*PAGE EXTRACT*:
○ ○ ○

Database Backups and Disaster Recovery in PostgreSQL: Your Questions, Answered

Database Backups and Disaster Recovery in PostgreSQL: Your Questions, Answered

When we ask our community about the elementary challenges they face with their PostgreSQL production databases, we often hear about three pain points: query speed, optimizing large tables, and managing database backups. We’ve covered the first two topics in articles about partitioning and fine-tuning your database. We’ve also discussed how to reduce your database size to better manage large tables.

In this guide, we’ll answer some of the most frequently asked questions about database backup and recovery in PostgreSQL. We’ll also discuss how we handle things in the Timescale platform.

Why Are PostgreSQL Database Backups Important?

When we discuss backup and recovery, we’re referring to a set of processes and protocols established to safeguard your data from loss or corruption and restore it to a usable state:

  • Backups involve creating copies of your data at regular intervals, copies that encapsulate the state of your PostgreSQL database at a specific point in time. 
  • Recovery, on the other hand, is the process of restoring data from these backups. If both things are taken care of (i.e., you always have up-to-date backups and a good recovery strategy in place), your PostgreSQL database will be resilient against failure, and you’ll be protected against data loss.  

Effective backup management is not only about creating copies of data. It’s also about ensuring those copies are healthy, accurate, and up-to-date. 

To define a good backup strategy for your production PostgreSQL database, you need to consider several aspects. This includes how frequently you will back up your database, where these backups will be stored, and how often you will audit them. 

But your job isn’t finished once you get up-to-date and healthy database backups. You must also establish an effective disaster recovery protocol. No matter how careful you are, it’s a fact of database management that failures will happen sooner or later. They can be caused by outages, failed upgrades, corrupted hardware, or human error—you name it.

○ ○ ○

*RECORDS PROVIDED*:
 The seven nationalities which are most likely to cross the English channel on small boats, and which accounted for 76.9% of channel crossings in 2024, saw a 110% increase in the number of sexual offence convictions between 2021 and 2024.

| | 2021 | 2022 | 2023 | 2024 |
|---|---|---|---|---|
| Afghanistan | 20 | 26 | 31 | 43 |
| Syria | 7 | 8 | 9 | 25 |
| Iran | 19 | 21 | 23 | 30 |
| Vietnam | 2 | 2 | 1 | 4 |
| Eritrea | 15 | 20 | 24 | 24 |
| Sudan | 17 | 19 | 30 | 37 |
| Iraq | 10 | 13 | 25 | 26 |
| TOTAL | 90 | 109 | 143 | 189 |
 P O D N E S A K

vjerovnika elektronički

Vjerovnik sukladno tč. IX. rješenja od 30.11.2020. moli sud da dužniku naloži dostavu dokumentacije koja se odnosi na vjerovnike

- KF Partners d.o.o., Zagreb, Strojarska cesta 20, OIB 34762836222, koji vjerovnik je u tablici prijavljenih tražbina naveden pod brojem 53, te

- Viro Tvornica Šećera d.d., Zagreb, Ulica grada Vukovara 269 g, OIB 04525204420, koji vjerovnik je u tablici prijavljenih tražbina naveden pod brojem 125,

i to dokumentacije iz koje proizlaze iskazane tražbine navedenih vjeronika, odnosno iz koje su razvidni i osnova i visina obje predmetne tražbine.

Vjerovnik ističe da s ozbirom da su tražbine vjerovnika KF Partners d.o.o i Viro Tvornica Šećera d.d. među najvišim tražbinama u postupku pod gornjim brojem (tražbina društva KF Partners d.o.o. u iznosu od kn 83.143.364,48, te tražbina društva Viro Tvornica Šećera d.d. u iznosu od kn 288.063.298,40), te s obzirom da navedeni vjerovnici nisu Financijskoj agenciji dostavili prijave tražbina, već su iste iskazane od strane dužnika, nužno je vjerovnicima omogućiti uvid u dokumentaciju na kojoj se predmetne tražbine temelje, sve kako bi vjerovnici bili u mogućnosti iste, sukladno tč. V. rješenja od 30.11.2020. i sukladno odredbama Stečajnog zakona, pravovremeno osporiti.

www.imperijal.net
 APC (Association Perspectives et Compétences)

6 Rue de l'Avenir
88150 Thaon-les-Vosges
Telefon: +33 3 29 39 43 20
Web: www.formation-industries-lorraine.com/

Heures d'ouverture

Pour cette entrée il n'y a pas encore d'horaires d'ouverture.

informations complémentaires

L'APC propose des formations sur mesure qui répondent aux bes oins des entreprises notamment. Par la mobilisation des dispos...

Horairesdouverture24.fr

○ ○ ○

*EXERCISE REQUIREMENTS*:
**1)** Please shorten the paragraph of the PostgreSQL backup guide that begins "But your job isn't finished" while keeping its main facts.
**2)** Reproduce the PostgreSQL backup guide from "Effective backup management" up to and including "will audit them.", substituting "test" for "audit".
The data have no connection to the PostgreSQL backup guide.

*RESULTS BY TASK*:
**1)** Healthy, up-to-date backups are not enough. You also need an effective disaster recovery protocol, because failures will eventually happen, whether from outages, failed upgrades, corrupted hardware, or human error.

**2)**
Effective backup management is not only about creating copies of data. It’s also about ensuring those copies are healthy, accurate, and up-to-date. 

To define a good backup strategy for your production PostgreSQL database, you need to consider several aspects. This includes how frequently you will back up your database, where these backups will be stored, and how often you will test them.